▽
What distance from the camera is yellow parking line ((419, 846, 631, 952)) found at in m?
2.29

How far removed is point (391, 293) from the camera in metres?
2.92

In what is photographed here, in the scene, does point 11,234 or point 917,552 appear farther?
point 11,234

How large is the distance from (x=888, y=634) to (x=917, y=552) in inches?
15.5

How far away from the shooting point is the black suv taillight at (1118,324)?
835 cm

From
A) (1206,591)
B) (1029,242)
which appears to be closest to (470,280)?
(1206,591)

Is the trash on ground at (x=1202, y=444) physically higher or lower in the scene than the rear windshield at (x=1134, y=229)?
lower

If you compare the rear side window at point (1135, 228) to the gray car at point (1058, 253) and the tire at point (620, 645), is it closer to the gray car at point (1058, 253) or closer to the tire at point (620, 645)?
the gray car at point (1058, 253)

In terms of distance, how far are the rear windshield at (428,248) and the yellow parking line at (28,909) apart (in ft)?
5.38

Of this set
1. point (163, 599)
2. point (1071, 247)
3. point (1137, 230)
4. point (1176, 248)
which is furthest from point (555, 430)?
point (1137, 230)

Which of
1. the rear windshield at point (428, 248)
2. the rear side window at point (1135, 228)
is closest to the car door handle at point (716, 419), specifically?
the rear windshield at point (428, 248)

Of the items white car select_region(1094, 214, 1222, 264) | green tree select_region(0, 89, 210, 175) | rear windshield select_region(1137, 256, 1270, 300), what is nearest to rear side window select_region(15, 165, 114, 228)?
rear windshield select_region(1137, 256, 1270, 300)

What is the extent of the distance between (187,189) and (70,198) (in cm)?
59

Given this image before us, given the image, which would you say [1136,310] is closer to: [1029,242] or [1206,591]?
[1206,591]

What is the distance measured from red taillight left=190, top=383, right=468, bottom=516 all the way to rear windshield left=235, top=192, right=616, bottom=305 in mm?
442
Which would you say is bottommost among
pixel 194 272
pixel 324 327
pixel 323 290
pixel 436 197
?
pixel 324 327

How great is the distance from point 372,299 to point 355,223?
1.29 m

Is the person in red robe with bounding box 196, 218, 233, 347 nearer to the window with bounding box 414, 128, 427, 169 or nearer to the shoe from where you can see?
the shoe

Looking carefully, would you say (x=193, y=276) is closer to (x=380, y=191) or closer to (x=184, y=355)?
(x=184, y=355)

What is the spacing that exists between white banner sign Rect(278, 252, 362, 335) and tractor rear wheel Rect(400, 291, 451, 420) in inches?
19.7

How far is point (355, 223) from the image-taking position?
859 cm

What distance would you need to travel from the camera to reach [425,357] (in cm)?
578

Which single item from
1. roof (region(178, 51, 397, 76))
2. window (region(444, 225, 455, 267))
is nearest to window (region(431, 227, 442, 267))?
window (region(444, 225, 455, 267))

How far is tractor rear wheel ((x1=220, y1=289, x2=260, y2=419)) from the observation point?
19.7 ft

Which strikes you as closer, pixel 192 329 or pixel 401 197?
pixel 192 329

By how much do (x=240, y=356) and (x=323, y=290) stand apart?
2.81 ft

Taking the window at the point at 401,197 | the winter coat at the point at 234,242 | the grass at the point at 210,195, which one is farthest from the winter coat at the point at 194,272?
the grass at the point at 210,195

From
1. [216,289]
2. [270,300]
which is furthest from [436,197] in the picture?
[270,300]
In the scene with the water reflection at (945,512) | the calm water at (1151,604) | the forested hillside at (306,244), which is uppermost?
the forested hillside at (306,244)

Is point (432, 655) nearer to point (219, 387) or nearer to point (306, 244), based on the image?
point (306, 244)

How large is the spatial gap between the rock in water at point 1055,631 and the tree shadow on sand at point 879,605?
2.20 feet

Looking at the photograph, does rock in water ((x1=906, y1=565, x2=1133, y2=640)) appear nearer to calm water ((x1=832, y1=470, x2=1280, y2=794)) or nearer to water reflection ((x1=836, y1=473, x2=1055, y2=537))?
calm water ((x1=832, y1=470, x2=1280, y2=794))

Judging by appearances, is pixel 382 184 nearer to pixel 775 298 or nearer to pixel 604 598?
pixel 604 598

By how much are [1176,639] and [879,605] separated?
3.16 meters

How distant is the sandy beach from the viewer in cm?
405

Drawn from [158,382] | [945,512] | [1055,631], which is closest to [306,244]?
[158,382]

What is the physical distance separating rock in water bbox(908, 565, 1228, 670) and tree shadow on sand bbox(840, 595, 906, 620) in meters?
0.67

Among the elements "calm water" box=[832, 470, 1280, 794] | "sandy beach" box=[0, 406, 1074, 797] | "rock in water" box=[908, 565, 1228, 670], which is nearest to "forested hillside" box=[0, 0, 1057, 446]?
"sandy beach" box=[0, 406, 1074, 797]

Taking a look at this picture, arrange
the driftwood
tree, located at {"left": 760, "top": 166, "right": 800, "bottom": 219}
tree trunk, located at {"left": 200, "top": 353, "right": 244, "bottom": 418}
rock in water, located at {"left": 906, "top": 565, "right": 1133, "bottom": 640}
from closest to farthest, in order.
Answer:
△
Put the material above into a Markdown table with columns Row and Line. Start at the line containing "Looking at the" and end at the line containing "3.16 meters", with both of those lines included, one numbered row per line, and no blank lines.

| Row | Line |
|---|---|
| 1 | Looking at the photograph, does rock in water ((x1=906, y1=565, x2=1133, y2=640)) appear nearer to calm water ((x1=832, y1=470, x2=1280, y2=794)) or nearer to water reflection ((x1=836, y1=473, x2=1055, y2=537))? |
| 2 | calm water ((x1=832, y1=470, x2=1280, y2=794)) |
| 3 | Judging by appearances, is pixel 382 184 nearer to pixel 775 298 or nearer to pixel 604 598? |
| 4 | pixel 604 598 |
| 5 | By how much are [1176,639] and [879,605] separated? |
| 6 | 3.16 meters |